Betroffenheit zum Holocaust-Gedenktag
Arbeitskreis „Erinnern und Gedenken“ hatte in die Friedhofkapelle in Backnang eingeladen
Die Backnanger Friedhofkapelle ist der geeignete Ort dafür. Der Arbeitskreis „Erinnern und Gedenken“ des Heimat- und Kunstvereins hat eingeladen. Etwa 100 Personen sind der Aufforderung gefolgt. Während seiner Amtszeit als Bundespräsident hat Roman Herzog seinerzeit den 27. Januar vorgeschlagen. Als Holocaustgedenktag.

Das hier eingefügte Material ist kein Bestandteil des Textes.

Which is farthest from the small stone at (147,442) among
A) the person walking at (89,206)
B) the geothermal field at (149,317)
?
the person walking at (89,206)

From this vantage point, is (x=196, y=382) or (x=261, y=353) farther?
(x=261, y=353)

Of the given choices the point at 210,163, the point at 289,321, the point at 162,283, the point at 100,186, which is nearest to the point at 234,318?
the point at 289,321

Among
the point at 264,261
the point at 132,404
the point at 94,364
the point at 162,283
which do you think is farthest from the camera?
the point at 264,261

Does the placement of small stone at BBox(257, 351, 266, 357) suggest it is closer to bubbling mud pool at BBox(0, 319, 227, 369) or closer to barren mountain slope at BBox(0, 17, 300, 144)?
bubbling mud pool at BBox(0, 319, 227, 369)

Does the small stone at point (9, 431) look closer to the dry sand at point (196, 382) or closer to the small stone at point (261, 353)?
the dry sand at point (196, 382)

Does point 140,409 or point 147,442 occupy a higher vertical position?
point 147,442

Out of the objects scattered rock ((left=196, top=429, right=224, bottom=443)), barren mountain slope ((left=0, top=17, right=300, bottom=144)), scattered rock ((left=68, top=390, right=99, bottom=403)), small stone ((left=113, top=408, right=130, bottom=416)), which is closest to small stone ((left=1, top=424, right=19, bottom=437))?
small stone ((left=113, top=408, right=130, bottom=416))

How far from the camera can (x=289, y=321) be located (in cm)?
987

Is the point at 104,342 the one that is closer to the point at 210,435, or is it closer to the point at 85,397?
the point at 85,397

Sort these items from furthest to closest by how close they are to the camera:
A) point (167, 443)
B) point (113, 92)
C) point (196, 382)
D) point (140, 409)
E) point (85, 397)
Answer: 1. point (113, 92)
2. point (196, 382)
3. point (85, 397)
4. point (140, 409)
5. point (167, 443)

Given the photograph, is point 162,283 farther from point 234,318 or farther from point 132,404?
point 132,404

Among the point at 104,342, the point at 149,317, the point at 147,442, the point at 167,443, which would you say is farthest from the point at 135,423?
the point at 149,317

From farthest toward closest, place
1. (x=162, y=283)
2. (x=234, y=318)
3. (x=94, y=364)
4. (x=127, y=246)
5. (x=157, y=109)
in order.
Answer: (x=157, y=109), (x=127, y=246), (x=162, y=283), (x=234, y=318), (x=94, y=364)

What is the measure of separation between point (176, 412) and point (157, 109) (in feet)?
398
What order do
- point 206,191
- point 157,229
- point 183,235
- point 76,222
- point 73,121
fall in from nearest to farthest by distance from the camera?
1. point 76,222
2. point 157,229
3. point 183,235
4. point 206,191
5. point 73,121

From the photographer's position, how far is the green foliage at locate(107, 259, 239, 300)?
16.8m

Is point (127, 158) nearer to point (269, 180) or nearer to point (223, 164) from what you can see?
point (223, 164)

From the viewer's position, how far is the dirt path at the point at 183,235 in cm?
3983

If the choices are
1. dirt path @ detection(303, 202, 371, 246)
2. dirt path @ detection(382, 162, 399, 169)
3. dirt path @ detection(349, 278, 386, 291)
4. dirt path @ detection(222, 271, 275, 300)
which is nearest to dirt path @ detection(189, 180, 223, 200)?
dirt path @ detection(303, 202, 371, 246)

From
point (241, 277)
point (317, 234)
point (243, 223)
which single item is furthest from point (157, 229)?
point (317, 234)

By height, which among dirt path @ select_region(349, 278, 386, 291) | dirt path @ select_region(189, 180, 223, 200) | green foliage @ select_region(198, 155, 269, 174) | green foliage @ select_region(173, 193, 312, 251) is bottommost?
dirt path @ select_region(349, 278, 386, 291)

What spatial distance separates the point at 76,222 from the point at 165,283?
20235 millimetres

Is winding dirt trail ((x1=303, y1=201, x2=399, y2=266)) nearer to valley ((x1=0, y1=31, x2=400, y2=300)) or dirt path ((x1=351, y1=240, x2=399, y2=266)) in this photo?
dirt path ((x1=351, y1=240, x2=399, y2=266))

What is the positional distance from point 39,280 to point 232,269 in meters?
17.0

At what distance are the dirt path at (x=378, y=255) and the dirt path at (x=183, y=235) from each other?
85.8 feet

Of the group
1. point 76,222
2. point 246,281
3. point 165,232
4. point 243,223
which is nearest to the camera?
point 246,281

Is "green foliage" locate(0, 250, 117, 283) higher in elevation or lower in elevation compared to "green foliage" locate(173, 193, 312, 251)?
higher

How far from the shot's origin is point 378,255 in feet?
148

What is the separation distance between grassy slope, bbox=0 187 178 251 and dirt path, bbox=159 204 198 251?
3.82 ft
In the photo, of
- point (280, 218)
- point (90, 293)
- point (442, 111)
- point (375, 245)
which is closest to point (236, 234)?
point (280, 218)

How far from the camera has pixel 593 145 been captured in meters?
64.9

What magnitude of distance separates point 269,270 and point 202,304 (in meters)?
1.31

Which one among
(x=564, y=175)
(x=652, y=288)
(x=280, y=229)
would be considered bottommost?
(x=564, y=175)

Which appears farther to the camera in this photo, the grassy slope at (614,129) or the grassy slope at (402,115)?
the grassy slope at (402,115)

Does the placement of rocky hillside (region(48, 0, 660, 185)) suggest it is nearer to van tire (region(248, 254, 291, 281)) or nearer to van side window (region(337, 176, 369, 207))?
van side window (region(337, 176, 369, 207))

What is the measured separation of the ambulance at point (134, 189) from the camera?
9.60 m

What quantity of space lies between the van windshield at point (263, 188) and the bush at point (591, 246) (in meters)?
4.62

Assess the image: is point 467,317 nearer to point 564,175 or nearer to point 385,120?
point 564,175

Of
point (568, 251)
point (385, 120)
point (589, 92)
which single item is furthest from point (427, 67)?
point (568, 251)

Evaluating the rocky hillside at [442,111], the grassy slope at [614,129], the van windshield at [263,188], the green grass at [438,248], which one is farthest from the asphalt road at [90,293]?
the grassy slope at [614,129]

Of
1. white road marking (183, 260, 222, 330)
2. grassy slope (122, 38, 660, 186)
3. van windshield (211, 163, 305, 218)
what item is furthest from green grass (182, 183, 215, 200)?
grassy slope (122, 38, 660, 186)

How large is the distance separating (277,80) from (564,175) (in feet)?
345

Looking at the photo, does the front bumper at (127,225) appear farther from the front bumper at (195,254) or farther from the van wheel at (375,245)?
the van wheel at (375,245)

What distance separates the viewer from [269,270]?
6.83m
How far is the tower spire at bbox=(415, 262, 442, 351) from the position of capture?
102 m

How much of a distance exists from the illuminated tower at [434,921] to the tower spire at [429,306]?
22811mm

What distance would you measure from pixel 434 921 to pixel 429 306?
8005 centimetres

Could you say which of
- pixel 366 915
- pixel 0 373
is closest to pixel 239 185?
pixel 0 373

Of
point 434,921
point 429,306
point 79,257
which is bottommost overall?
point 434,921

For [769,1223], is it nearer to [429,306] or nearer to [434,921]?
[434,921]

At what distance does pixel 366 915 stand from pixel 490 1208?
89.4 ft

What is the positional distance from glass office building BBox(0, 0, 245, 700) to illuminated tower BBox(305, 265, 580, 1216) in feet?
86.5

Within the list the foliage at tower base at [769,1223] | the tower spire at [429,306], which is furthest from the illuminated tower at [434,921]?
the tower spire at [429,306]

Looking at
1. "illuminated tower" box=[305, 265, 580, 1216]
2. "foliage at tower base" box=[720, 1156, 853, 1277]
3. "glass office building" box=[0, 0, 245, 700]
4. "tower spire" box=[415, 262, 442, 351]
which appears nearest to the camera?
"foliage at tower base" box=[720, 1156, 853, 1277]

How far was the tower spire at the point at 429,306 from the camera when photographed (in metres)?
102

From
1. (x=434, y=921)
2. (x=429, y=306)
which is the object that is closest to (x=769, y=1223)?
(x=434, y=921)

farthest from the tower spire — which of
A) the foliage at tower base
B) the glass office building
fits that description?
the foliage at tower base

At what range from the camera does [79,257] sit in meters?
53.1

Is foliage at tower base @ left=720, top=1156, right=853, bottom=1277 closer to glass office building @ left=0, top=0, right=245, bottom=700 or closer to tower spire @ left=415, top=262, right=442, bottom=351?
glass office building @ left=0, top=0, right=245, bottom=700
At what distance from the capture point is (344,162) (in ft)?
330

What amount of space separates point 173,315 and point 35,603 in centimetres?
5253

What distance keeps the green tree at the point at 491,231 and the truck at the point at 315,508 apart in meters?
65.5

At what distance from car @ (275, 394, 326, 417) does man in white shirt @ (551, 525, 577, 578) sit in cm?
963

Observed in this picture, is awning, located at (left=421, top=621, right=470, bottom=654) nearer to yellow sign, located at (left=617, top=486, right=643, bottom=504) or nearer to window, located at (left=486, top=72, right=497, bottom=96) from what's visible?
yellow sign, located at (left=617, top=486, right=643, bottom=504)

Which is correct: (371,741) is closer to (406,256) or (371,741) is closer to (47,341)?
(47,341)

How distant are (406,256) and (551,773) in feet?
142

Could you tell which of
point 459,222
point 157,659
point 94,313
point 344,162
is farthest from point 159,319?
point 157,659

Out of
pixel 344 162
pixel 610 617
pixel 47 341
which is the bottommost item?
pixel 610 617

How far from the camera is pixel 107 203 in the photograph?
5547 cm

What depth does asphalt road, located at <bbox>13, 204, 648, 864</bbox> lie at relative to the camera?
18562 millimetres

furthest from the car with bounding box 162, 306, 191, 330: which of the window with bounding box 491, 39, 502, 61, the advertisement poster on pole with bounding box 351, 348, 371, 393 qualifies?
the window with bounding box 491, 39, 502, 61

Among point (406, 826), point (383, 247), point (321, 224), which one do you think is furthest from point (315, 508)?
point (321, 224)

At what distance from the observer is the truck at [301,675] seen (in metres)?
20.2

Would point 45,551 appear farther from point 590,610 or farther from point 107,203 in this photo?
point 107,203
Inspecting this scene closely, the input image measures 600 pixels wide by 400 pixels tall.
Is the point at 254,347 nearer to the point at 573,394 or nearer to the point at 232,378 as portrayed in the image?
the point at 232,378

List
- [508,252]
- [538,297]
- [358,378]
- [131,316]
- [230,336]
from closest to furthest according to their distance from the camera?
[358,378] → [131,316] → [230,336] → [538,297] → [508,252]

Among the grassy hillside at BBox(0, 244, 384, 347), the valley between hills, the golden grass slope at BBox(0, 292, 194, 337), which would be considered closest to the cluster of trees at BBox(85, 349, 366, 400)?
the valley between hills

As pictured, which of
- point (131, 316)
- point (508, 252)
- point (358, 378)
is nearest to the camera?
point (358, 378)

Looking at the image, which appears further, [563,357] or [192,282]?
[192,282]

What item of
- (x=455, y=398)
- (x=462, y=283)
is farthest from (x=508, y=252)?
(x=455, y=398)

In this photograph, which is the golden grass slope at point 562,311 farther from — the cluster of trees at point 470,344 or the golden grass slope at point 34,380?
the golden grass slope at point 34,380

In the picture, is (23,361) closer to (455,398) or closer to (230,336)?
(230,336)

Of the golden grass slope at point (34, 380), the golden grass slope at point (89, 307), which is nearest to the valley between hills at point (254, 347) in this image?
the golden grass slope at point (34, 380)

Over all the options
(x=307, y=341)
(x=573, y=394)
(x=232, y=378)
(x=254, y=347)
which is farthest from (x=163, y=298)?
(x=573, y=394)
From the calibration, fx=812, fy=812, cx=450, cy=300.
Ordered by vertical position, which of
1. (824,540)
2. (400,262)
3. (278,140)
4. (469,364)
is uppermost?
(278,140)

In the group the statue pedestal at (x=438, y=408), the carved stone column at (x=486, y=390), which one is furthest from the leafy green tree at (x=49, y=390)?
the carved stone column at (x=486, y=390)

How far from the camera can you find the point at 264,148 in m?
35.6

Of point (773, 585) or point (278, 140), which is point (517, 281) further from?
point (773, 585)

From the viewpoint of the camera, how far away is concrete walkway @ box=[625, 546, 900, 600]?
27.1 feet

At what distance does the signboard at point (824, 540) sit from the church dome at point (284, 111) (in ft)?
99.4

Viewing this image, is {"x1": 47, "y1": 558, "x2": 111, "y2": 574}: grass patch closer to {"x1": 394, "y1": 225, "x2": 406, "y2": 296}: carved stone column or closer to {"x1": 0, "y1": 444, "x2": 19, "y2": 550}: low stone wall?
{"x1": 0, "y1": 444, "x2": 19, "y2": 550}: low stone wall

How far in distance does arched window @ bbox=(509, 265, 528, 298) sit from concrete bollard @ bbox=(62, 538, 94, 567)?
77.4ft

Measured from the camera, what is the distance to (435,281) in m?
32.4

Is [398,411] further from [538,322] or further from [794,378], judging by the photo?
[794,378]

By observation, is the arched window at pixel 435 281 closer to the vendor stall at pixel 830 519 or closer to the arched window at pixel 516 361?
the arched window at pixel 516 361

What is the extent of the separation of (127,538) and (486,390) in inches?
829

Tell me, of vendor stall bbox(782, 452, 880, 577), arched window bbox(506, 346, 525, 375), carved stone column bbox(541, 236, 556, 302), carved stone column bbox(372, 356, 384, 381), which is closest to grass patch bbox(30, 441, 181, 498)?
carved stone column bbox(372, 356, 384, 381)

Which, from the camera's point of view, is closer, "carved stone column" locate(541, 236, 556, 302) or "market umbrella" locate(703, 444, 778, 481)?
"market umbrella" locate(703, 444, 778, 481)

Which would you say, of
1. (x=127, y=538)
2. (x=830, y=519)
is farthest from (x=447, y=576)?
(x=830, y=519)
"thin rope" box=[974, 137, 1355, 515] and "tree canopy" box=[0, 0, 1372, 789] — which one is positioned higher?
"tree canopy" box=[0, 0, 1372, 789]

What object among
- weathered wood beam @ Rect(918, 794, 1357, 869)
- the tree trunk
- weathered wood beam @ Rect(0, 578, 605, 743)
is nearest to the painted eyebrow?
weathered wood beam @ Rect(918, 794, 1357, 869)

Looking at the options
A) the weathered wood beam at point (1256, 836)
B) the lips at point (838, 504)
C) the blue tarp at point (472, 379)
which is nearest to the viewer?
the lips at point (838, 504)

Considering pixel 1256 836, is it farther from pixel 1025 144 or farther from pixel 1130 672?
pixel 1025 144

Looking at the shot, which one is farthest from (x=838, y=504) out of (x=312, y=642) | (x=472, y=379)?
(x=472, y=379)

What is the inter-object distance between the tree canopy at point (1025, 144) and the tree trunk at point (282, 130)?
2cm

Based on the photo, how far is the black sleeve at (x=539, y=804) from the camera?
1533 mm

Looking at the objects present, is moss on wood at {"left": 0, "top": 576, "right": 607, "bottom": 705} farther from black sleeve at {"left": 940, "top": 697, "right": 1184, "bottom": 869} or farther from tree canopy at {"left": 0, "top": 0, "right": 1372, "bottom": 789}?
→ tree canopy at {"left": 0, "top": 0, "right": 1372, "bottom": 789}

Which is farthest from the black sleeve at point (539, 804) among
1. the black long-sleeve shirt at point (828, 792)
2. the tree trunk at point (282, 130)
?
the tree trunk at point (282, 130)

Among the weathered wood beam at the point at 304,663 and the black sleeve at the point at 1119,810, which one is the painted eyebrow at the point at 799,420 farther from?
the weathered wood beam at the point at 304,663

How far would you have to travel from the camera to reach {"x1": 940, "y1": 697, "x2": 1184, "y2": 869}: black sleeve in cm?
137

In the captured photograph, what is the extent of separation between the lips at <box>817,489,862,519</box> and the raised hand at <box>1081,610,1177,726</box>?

© Pressefotografie Alexander Beche
Zwei Schülerinnen des Welzheimer Limes-Gymnasiums, Anna Lena Hinderer (rechts) und Amelie Jeck, sprechen eine Szene aus einem Theaterprojekt ihrer Schule. Foto: A. Becher
Von Hans-Christoph Werner
BACKNANG. An diesem Tag vor 74 Jahren erreichten die Truppen der Roten Armee das Konzentrations- und Vernichtungslager Ausschwitz und befreiten die letzten Gefangenen. Solches Gedenken Jahrzehnte danach muss freilich, wenn es nicht inhaltslos bleiben soll, gestaltet sein. Große Bildtafeln sind vorbereitet und hängen an den Wänden der Friedhofkapelle. Sie prägen den Raumeindruck. Collagen sind es zum Teil. Sie vereinen bekannte Bilder aus den Konzentrationslagern: die Verbrennungsöfen, Leichenberge Hingemeuchelter, blau-weiß gestreifte Häftlingskleidung, der unter Starkstrom stehende Stahldrahtzaun um die Lager. Das Unfassbare im Bild. Fast warnend die Begrüßungsworte von Roland Idler zu Beginn. Der Arbeitskreis habe ein Programm zusammengestellt, das nachdenklich stimmt. Und betont eines der fünf im Boden eingelassenen Worte: das Wort „widerstehen“. Am Schluss des Nachmittags schlägt er den Bogen zu der im Mai anstehenden Europawahl. Man hüte sich davor, Extremisten seine Stimme zu geben.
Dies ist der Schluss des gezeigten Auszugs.